/. Embryo/, exp. Morph. Vol. 59, pp. 249-261, 1980
Printed in Great Britain © Company of Biologists Limited 1980
249
Cellular morphology in haploid amphibian embryos
By MARK S. ELLINGER 1 AND JUDITH A. MURPHY 1
From the Department of Zoology, and Center for Electron Microscopy,
Southern Illinois University at Carbondale
SUMMARY
External surfaces of haploid and diploid embryos of Bombina orientalis were examined
with the scanning electron microscope to determine the possible contribution of cellular
morphology to the amphibian haploid syndrome. Cellular anomalies were prevalent in all
surface areas of haploid embryos. The epithelium appeared uneven due to the displacement
of ciliated cells and the rounded apical surfaces of the non-ciliated cells. The ratio of ciliated
to non-ciliated cells was altered in comparison to diploid embryos. Cells of the gill filaments
and adhesive organs were abnormal in morphology, and the adhesive organs themselves
were fused into a single large rudiment in haploid embryos. Uniformity of cell size was
markedly reduced in head regions of haploid embryos with severe microcephaly. Haploid
and diploid embryos elaborated mucoid matrices over the surface cells when removed from
the fertilization envelope.
It is apparent that aberrant cellular morphologies are widespread in haploid embryos,
and it is likely that these defects are major contributors to the gross morphological anomalies
of the haploid syndrome.
INTRODUCTION
Haploid amphibians have been examined frequently as models of altered
cellular and nucleo-cytoplasmic interactions in teratogenesis (Porter, 1939;
Hertwig, 1913; Subtelny, 1958; Hamilton, 1966; Briggs, 1949; Graham, 1966;
Dasgupta & Matsumoto, 1972; Hronowski, Gillespie & Armstrong, 1979).
Haploid embryos typically exhibit a 'haploid syndrome', including changes
in body proportions, edema, and poorly developed circulation. Most die
before feeding, though some haploid embryos have proceeded to more advanced
stages (Fankhauser, 1945; Miyada, 1977; Hronowski et al. 1979). The reasons
for haploid developmental anomalies have been difficult to determine. One
possibility is that deleterious recessive genes, normally masked in diploid
embryos, are expressed during haploid development (Darlington, 1937). This
has been examined in several ways, one of the most revealing of which has
been the production of homozygous diploid embryos by nuclear transplantation.

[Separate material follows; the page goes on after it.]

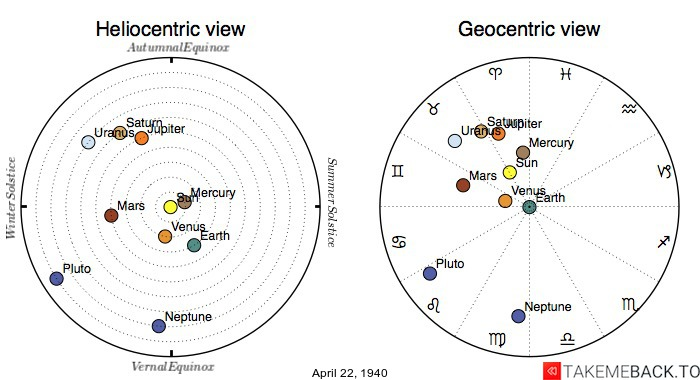Planetary positions on April 22nd, 1940 - Heliocentric and Geocentric views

Subtelny (1958) reported that such embryos, in which recessive alleles should
be expressed, displayed better development than haploids to the late tailbud stage; thereafter, deficiencies became apparent and none of the larvae
1
Authors' address: Department of Zoology, and Center for Electron Microscopy, Southern
Illinois University at Carbondale, Carbondale, Illinois 62901, U.S.A.
250
M. S. ELLINGER AND J. A. MURPHY
metamorphosed. He concluded that abnormal early development of haploids
was due to the haploid condition itself, while deleterious recessive alleles (or
some other nuclear condition) affected only later embryonic stages.
Hertwig (1913) suggested that an altered nucleo-cytoplasmic volume ratio
was the basis of the haploid syndrome. This was tested by Briggs (1949), who
produced androgenetic haploid Rana pipiens embryos from eggs of varying
sizes. He observed a reduction in the severity of abnormalities in haploids
derived from small eggs, though the major aspects of the syndrome were still
expressed. He concluded, like Subtelny. that the major haploid anomalies were
due to the haploid state itself.
Regulation of cell number has also been examined to test the importance
of altered nucleo-cytoplasmic ratio. Graham (1966) discovered that haploid
Xenopus laevis embryos achieved a normal nucleo-cytoplasmic ratio by undergoing an additional cleavage between 4 and 12 h postfertilization. Hronowski
et al. (1979) observed a similar phenomenon in haploid axolotl embryos, in
which normal nucleo-cytoplasmic ratios were attained by the 32-cell stage.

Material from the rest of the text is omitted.